URL Encoding Is Material

Lots of OkHttp and Retrofit users have reported bugs complaining that URL special characters (like + ; | = * ; ; | or *) weren’t encoded as they expected.

Why can’t HttpUrl just encode `;` as `%3B`?

Extra escaping is safe in most programming languages and document formats. For example, in HTML there’s no behavior consequence to replace a non-delimiter " character with its escape sequence ". Or in JSON, it’s safe to replace the string "A" with "\u0041".

But URLs are different because URL encoding is semantic: you cannot encode a URL without changing it. This is weird!

Too Much Encoding

Suppose we’re looking up 100% on DuckDuckGo.

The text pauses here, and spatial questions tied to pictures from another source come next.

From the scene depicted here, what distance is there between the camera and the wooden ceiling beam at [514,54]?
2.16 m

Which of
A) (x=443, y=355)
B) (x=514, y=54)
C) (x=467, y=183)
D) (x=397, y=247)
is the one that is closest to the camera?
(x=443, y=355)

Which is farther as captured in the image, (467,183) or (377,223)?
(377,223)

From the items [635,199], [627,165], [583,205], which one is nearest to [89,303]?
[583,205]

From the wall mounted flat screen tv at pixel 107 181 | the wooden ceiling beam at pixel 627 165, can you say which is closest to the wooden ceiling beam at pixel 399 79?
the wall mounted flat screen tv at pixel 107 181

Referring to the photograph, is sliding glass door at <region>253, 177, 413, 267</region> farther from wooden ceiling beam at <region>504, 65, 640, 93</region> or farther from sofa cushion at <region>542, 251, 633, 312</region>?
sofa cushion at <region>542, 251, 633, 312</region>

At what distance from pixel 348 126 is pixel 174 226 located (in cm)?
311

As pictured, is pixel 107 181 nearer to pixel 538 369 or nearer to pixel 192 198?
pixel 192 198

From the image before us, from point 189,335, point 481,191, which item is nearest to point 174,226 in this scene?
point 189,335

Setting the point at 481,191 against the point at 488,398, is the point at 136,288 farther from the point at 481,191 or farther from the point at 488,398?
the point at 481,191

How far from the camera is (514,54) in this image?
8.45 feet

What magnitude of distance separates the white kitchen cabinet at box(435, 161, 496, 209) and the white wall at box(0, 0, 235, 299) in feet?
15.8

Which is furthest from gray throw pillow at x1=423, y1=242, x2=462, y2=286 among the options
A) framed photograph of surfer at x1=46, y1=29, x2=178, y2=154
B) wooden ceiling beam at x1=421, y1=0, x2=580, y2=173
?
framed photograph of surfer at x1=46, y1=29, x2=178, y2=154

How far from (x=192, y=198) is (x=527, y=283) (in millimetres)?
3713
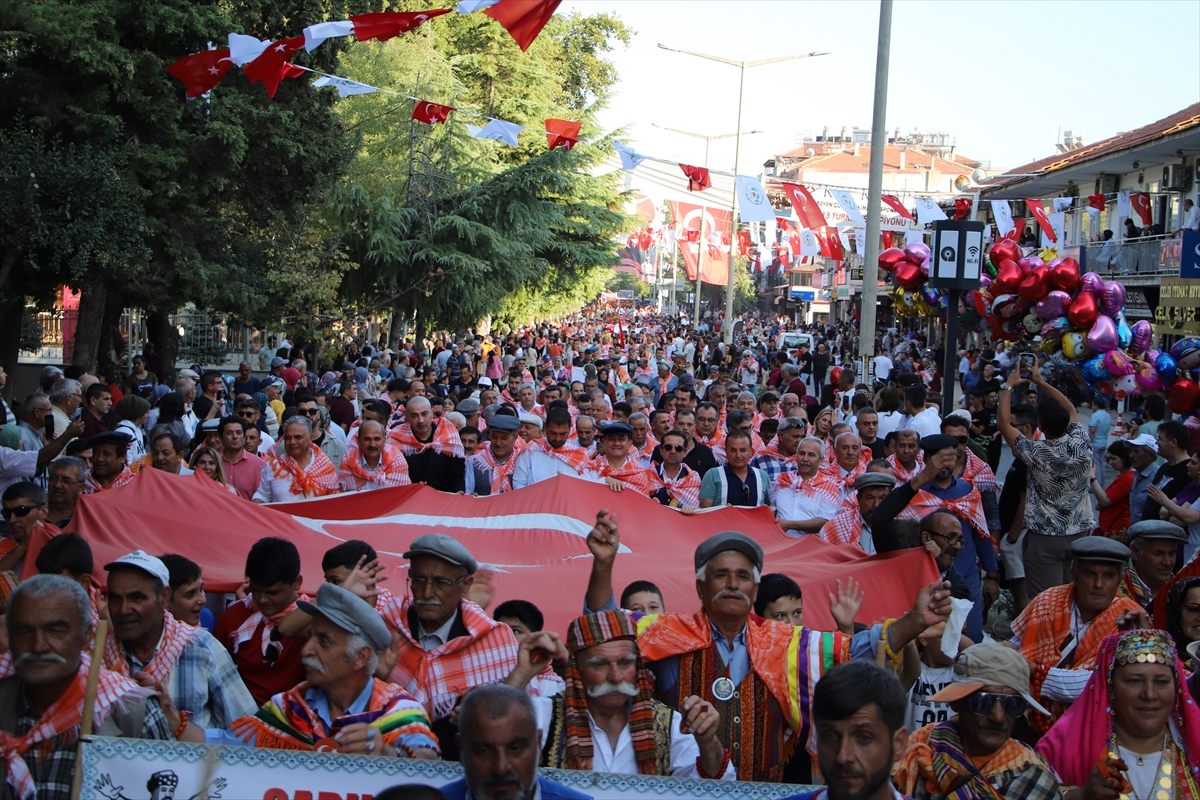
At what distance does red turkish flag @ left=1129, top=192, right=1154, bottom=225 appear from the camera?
91.5ft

Since the code point for % is 0x25, that character encodes as %25 and the whole URL is https://duckduckgo.com/?q=100%25.

But what if we encode the already-encoded URL of that query? We would double-encode the % as %2525 and end up searching for 100%25. Yuck: https://duckduckgo.com/?q=100%2525.

Too Little Encoding

Next we’ll search for #1 on Google. We’ll encode # as %23 and get this URL: https://www.google.ca/search?q=%231.

What if we forget to encode the # in the query? Since # is used as a delimiter for the URL’s fragment, we’ll end up with an empty query and a fragment of 1: https://www.google.ca/search?q=#1.

Web servers define their own URLs

Ultimately it’s up to the web server to interpret the URLs requested of it. For example, since ; encodes as %3B some web servers will interpret paths like /foo;bar and /foo%3Bbar to be equal. But others can interpret these differently! Both strategies have consequences for security and performance.

These two URLs differ only in whether the ; character is encoded. Click through them to see that they serve different content.

Browsers and Specs

The best URL documents are the IETF’s RFC 3986 and WHAT-WG’s URL Standard. Browsers also do their thing, and I’ve built my own little catalog of what gets encoded where.

My advice

If you’re defining your own URLs, you’ll save a lot of trouble by avoiding characters like <, >, {, }, +, ^, &, |, and ;.

Avoid attempting to decode a URL without also decomposing it. Otherwise delimiters like /, ?, and # are made ambiguous.

Servers own their URLs. If a server gives you a link to /foo;bar.html, don’t canonicalize it to /foo%3Bbar.html. It’s equally broken to do the opposite, converting /foo%3Bbar.html to /foo;bar.html.

HttpUrl a = HttpUrl.parse("https://publicobject.com/%3B.html");
HttpUrl b = HttpUrl.parse("https://publicobject.com/;.html");

// The decomposed form is decoded.
assertEquals(";.html", a.pathSegments().get(0));
assertEquals(";.html", b.pathSegments().get(0));

// And yet the encoded form is preserved!
assertEquals("/%3B.html", a.encodedPath());
assertEquals("/;.html", b.encodedPath());

Clients and servers should use a class like OkHttp’s HttpUrl to compose and encode URLs. This class explicitly separates your application data (like 100% and #1) from their encoded forms.

Why can’t HttpUrl just encode ; as %3B?